Members of the Leesburg Town Council spelled out their position on the Western Transportation Corridor at a meeting with the Loudoun County Board of Supervisors on Thursday night: It must include a bridge across the Potomac River to Maryland.

The Republican majority on the Board of Supervisors passed a motion in January declaring their intent to put the controversial north-south highway back into county plans. Members have been consulting various entities before a final decision, scheduled for June 1, and two have since expressed reservations.

The primary alignment under consideration, known as the "power line route," would run near power lines in the vicinity of River Creek Parkway, east of Leesburg and west of Goose Creek.

The current Leesburg town plan supports the Western Transportation Corridor. But most town officials say they oppose any road that would end at Route 7 and dump traffic near Leesburg. They acknowledge, however, that Maryland state and Montgomery County officials oppose any bridge east of Point of Rocks, citing budgetary and environmental concerns.

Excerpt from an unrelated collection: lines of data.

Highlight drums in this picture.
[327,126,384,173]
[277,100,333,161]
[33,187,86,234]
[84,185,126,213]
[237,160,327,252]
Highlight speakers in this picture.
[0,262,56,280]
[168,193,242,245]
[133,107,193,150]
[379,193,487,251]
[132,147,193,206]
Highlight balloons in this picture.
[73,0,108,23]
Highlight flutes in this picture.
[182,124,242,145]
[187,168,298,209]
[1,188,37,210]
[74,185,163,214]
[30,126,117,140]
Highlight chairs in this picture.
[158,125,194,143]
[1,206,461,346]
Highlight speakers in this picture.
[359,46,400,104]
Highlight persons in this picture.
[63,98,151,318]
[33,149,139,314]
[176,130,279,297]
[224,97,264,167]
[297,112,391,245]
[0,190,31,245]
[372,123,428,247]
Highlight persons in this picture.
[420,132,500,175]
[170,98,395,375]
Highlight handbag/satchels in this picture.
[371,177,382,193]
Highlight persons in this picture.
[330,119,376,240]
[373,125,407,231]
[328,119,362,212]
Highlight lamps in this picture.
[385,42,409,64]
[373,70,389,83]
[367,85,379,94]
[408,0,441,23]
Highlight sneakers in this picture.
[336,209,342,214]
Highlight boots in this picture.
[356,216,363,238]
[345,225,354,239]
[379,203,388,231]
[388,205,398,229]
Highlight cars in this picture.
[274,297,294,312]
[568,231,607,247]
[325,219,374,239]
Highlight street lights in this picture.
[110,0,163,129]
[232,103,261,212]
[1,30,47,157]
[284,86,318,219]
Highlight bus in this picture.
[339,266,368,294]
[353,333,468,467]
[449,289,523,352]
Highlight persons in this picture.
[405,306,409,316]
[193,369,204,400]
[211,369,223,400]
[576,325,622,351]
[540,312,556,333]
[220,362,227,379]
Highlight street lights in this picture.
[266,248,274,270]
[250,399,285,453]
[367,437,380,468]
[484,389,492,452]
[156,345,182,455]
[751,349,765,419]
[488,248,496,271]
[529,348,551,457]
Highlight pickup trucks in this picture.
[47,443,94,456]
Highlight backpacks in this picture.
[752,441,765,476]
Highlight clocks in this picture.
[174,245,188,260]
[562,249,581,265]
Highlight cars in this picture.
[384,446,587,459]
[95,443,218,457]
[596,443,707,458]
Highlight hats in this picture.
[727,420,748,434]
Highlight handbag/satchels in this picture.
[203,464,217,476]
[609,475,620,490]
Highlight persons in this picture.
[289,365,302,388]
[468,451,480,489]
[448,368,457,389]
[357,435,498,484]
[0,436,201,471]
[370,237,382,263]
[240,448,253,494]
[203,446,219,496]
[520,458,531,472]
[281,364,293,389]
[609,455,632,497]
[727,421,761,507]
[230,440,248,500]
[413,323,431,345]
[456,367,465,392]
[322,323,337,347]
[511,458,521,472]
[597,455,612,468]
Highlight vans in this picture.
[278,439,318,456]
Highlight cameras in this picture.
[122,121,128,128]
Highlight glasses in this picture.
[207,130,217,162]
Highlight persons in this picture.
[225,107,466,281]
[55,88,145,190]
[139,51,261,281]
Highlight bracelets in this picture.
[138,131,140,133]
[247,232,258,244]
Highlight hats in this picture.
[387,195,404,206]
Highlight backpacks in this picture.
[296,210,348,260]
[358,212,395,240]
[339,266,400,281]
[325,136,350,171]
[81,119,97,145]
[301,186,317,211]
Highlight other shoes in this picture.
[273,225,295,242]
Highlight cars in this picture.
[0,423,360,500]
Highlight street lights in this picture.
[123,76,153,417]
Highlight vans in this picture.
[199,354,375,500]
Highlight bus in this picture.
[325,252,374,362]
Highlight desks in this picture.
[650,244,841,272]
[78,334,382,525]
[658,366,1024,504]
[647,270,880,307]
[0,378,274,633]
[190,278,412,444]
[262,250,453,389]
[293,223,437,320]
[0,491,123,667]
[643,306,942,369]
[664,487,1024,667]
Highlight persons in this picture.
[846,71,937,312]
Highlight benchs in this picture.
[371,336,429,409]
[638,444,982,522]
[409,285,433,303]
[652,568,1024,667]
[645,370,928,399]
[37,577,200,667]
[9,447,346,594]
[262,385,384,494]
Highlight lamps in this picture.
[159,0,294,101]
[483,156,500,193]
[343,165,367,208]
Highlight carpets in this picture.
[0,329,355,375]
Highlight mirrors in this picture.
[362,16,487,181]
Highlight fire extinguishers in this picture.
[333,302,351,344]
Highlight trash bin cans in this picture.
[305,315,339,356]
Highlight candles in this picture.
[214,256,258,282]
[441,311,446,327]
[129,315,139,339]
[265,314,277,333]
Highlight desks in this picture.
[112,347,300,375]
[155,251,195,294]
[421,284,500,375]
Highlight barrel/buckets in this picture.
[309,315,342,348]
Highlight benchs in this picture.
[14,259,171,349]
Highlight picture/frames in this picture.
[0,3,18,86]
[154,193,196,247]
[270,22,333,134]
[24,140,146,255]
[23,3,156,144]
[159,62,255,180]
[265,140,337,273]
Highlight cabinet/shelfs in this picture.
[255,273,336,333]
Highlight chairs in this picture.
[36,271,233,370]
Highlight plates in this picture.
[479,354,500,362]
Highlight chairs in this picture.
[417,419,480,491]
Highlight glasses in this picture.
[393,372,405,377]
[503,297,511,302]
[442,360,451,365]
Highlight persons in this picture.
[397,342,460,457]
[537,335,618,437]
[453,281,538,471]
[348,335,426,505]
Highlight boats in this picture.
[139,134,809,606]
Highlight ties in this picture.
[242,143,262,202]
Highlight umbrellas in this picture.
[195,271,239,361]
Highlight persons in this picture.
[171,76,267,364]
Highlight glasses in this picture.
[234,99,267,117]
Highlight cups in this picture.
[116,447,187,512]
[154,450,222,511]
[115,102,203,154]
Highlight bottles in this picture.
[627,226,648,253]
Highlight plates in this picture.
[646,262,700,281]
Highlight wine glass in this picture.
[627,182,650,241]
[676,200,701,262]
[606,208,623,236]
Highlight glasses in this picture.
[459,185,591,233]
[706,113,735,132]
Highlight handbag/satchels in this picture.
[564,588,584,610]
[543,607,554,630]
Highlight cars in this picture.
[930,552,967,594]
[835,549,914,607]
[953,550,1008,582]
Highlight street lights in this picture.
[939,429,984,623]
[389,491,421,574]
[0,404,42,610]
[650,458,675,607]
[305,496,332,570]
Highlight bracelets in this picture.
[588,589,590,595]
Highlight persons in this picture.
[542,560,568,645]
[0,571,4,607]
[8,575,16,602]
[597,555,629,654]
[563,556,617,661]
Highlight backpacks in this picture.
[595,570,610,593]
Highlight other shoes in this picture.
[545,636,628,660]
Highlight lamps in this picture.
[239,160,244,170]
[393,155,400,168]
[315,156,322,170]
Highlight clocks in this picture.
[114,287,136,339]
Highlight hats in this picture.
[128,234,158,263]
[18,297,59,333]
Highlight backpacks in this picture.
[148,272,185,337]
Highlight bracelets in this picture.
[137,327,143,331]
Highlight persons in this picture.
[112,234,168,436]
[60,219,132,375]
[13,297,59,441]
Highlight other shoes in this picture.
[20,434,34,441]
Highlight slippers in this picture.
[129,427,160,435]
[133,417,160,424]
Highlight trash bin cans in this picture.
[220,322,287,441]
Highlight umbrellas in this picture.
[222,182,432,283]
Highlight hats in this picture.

Leesburg Mayor Kristen C. Umstattd said she would prefer that the road be built east of Goose Creek along Route 28, with its corridor of technology companies.

"You'd be aiming that traffic right where it wants to go," Umstattd said, adding that Maryland and Montgomery might be more likely to consider a bridge at that point. "Until they agree to a river crossing, we're just talking to ourselves," she said.

Supervisor Eugene R. Delgaudio (R-Sterling) disagreed with Umstattd's suggestion. "I object to making the Western Transportation Corridor the Eastern Transportation Corridor," he said.

"Building a 'techway' doesn't replace the need for a western corridor," said Leesburg Town Council Member Robert J. "Bob" Zoldos. "There are different travel patterns that require different solutions."

Supervisors who support putting the WTC back into county plans say they are merely acting prudently to avoid losing commitments from several developers to set aside land for the road.

"If you allow houses to be built on this right of way, then this option is gone," agreed Leesburg Town Council member David B. Schmidt.

Loudoun County staff members also answered questions posed by Leesburg officials at a previous meeting. The county analyzed, for example, whether the highway's proposed 4,000-foot corridor could be narrowed. Ann Eberhart Goode, a program manager in the county planning department, said the corridor needed to be at least 1,500 feet wide.

Advocates say such a highway could connect important job centers in Virginia and Maryland, help the Washington area's traffic flow and open large areas for home and commercial construction. Opponents say the road would not solve east-west congestion but would lure large numbers of new travelers by promoting inefficient sprawl development far from the region's urban centers.